We define the category labels of the standing and exercise states as 1 and 2. Because the two-classification mode is relatively simple, this experiment collected the motion data of 2 volunteers and performed noise reduction and segmentation operations and obtained 68 sets of feature values. After all eigenvalues are processed by dimensionality reduction, the first 10 principal components reach an interpretation level of more than 90%.

Three optimized SVCs, GS-SVC, GA-SVC, and PSO-SVC, are used for training and recognition. Under the K-CV method, the SVC is optimal for the training set. Figure 13 shows the partial results of human motion gesture capture based on video recognition.

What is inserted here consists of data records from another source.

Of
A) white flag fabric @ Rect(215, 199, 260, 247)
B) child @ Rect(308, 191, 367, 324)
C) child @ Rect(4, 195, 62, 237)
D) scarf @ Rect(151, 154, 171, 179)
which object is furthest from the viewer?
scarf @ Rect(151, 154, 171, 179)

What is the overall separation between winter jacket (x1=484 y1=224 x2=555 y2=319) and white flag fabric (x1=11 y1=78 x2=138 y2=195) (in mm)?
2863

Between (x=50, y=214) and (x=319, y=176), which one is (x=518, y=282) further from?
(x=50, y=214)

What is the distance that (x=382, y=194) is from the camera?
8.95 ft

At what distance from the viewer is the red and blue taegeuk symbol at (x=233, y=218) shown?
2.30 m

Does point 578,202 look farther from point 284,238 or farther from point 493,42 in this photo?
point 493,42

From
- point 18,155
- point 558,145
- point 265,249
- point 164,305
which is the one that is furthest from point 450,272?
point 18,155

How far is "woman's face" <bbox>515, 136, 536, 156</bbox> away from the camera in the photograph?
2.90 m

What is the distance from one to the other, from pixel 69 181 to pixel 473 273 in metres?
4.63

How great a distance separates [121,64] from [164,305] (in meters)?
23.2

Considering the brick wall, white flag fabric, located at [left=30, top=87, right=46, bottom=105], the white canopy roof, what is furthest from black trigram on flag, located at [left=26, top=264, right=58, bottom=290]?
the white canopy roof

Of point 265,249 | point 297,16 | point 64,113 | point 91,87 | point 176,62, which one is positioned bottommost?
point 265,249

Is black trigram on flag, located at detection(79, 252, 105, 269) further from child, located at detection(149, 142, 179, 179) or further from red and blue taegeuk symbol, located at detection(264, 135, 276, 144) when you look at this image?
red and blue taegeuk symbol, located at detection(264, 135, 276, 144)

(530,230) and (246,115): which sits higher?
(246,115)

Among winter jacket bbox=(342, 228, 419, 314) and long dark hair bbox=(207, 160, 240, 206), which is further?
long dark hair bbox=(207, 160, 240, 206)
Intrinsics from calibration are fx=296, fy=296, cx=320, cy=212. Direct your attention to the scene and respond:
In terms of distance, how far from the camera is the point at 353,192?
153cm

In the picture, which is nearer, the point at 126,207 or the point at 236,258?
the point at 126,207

The training and recognition results of the two-classification mode using three optimized SVCs are shown in Figure 14. It can be seen from Figure 14 that, consistent with our previous analysis of SVC, SVC has excellent performance for two-classification recognition. Not only does the accuracy rate of all optimization algorithms reaches more than 90% but also the final recognition accuracy rate has reached more than 90%. In addition, the time required to capture and recognize human motion gestures is less than 2 s.

5. Conclusion

In view of the different characteristics of sensors in the inertial motion attitude capture system, this paper proposes a two-step Kalman filter, which processes the accelerometer and magnetometer separately and simplifies the filtering algorithm from 9-dimensional to 3-dimensional matrix operation. The algorithm improves the calculation speed and enables the angle estimation algorithm to realize high-speed sampling estimation in the embedded system. In order to improve the estimation accuracy of the filter, an adaptive adjustment method based on fuzzy logic is established. The corresponding adjustment factor is determined for different motion states, and the adjustment of the filter is converted into the recognition of the motion state, which reduces the computational burden. After completing the research on the calculation method of human body posture angle, the research work of human body capture is completed by capturing the initial and dynamic posture angle of the human body. For this process, this article uses VR technology to establish a visualization model and simulate the human body capture process. This paper studies the recognition of human motion based on SVM. First, the SVC for human motion recognition is designed based on SVM theory, and then, a variety of optimization methods including grid search algorithm and heuristic algorithm are used to optimize the design of SVC to obtain better performance. Combining the research of human motion posture capture and recognition, we formulate the corresponding experimental plan. For human body capture, the motion posture capture method is verified, and the human body motion is designed for the capture experiment. The capture process was verified through a visual model. For the capture and recognition of three-dimensional human motion gestures, a two-classification model is designed for experiments, and the experimental results are analyzed. The sensor static correction method is divided into two steps: online data collection and offline processing. However, when in different experimental environments, it is necessary to reprocess the error correction of the sensor and modify the corresponding error model, which brings great inconvenience to actual use. Therefore, it is necessary to introduce online correction of the sensor.

Data Availability

The data used to support the findings of this study are available from the corresponding author upon request.

Conflicts of Interest

The authors declare that there are no conflicts of interest.

Acknowledgments

This work was supported in part by the 2020 General Program of the Ministry of Education on Humanities and Social Sciences (An Experimental Study on the Physical and Mental Problems of Autistic Children and the Intervention, Subject number 20YJC890033).